Thermo-Radiant Viewing Ocular

LUMITRONICS

THERMO-RADIANT VIEWING OCULAR

-Mode one: Temperature-correlated coloration of hot, glowing objects.

-Mode two: Monochromatic, isothermal, contour structure.

-Real-time analog. Not a camera/display. No pixel structure.

-Broad band visible 400 - 660 nm, over 20 deg FOV.

-For cameras, eyes & processing systems.

-Reveals thermal properties of hot, glowing objects

Head mounted binocular application

with two TRVOs.

Another option is attachment to a camera.

		Images from photographing through the TRVO.

	Left: The ocular creates color-coding for a range of effective black-body temperatures in hot glowing object. Right> Adding a narrow band filter and further adjustment promotes imaging of isothermal contours.

THERMO-RADIANT VIEWING OCULAR (TRVO) PROTOTYPE

WHAT IT IS: The TRVO is a small, analog, electro-optic, broad-band ocular for thermal viewing of hot, glowing objects with or without external illumination. It is not a camera/display unit, containing no resolution-limiting pixel structure. In real-time it relays attenuated image light directly from glowing objects but transmits the broad visual spectrum of hottest regions differently than less hot regions. One mode emulates a temperature-dependent color filter, resembling a pseudo-color image. Nearby objects below the temperature threshold have no filtering difference among them. A second mode uses a narrow band filter and other adjustments; it cycles between transmittance and attenuation multiple times across thermal gradients. The result is an isothermal contour map. Photosensitivity of the internal Photosensitive Optical Modulator (POM) is from 660 to > 760 nm. The internal, electrically powered POM can be made to reduce transmittance at high intensities, yet it is patently different from the SGRO. Since the POM is nonlinear to deep red intensity, there is a temperature/radiance modulation threshold.

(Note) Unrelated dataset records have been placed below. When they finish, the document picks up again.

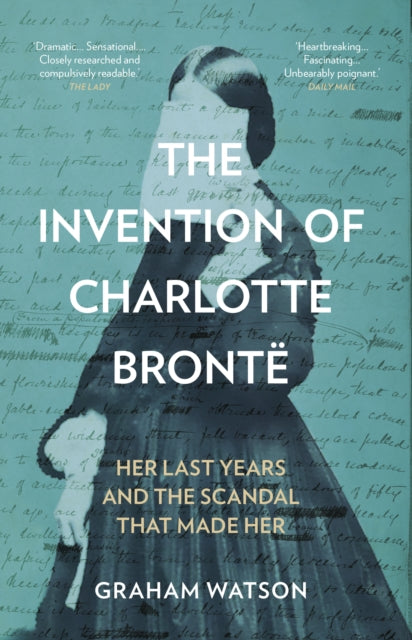 The Invention of Charlotte Bronte : Her Last Years and the Scandal That Made Her - 9781837050024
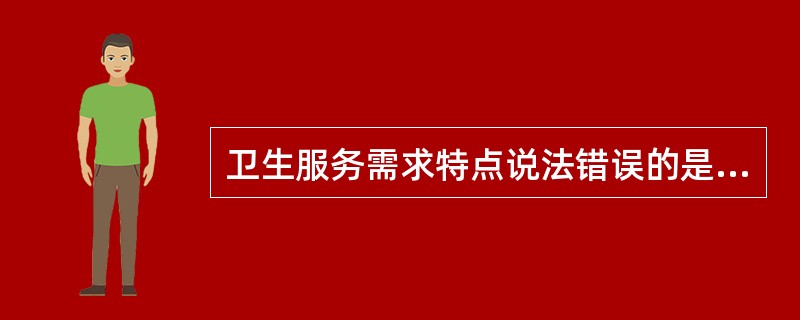 卫生服务需求特点说法错误的是：（）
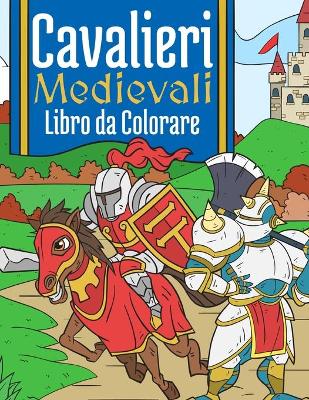 Book cover for Cavalieri Medievali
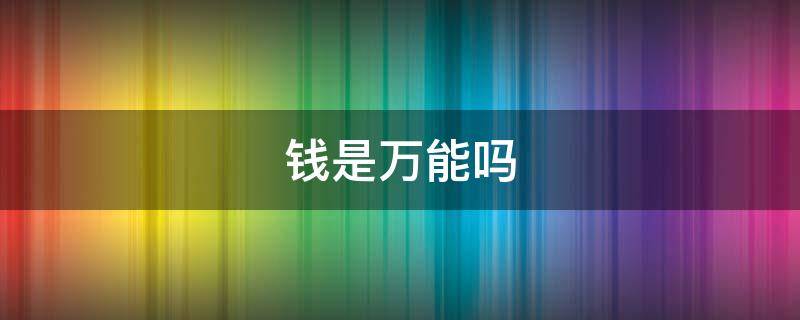 钱是万能吗（钱是万能吗作文）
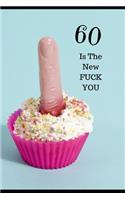 60 Is The New, FUCK YOU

Aside from being wholly analog and not a digital camera/display system, the TRVO is less sensitive than thermal imaging cameras, but better at temperature indication of extremely hot objects while simultaneously displaying the visible wavelength surroundings (equivalent to sensor fusion). Photographs shown are actually for a 120 V, 120 W spot lamp with a filament color temperature of approximately 2800 deg K, but has less intense deep red emission from the surface. Coloration for an object like molten steel or the inside of a furnace (everywhere emitting directly) indicates a real temperature.

The TRVO can be attached to a helmet or held to the eye (or camera). When adjusted for moderate color/fringe distribution, gentle movement of the head/ocular unit will cause little or no streak or flashing due to POM latency. For high sensitivity and dense fringing, movements should be slow to reduce latency. Two TRVOs can be used in a binocular arrangement, of course, but also a non-stereographic configuration seen with both eyes can be used with only one TRVO.

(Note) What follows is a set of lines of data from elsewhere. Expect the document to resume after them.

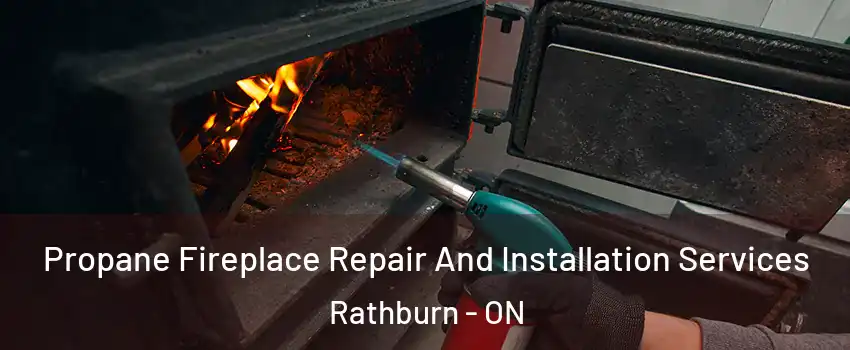  Propane Fireplace Repair And Installation Services Rathburn - ON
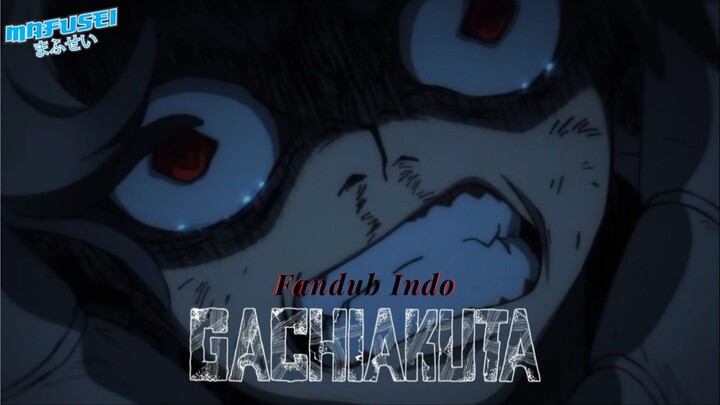 (Fandub Indo) Kalian semua sampah | Gachiakuta | By Mafusei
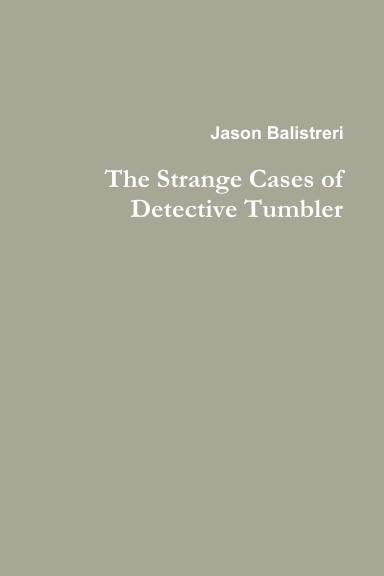 The Strange Cases of Detective Tumbler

DISCUSSING APPLICATIONS: Applications exist in industry, materials arts, photography; any activities with hot, glowing objects. You are invited to inquire or discuss applications, markets and required volume with us. Influence specification development so your application is covered.

TENTATIVE PROTOTYPE SPECIFICATIONS⁽¹⁾

Transmittance of low level light (T_low):	14% (goal 20%, 40% for two POMs)
Visual band	400 - 660 nm
Photosensitive band (PSB)	670 to >760 nm
Sensitivity⁽²⁾ for PSB at 1kHz:	<190mW/cm².⁽³⁾ from 0.012 sterad source
Temperature range (bb equivalent)	1310 - 2100 deg K⁽⁴⁾ much higher with filters
Temperature resolution (bb equivalent)	132 deg K⁽⁴⁾ avg for 5 to 6 intra-color intervals
FOV:	25 deg
f/stop #	4.2
Temporal attenuation response:	10 ms to 50 ms sum of risetime and decay.⁽⁵⁾
Image Resolution, center field:	87 lp/deg monchrom, 31 lp/deg widbnd color
POM modulation resolution	36lp/deg
Size/weight	6.4 cm x 9 cm x 10.2 cm, 0.34 kg (12 oz.)
Power Required:	3 - 8 V for 100Hz - 2kHz ac square wave <0.17 mA (^@ 1kHz)

1) Values for prototype are not limits for more fully developed TRVO. Exact values not assured; may change.

2) Incident PSB Intensity for 90% max.color at 1 kHz power.

3) Far less intensity required for lower voltage (® 3v) and/or lower pwr frequencies, but response time increases.

4) From preliminary meas. 1kHz, 4.5 V power. Lower T, DT obtained with lower f or V; higher with filter over input.

5) Fastest response time for high voltages, lowest at lower voltages. Rise ~ 10% to 90%, decay 90% to 10%. Sum of rise and fall is the best response indicator. Specific parameter adjustments determine whether rise or fall time is greater.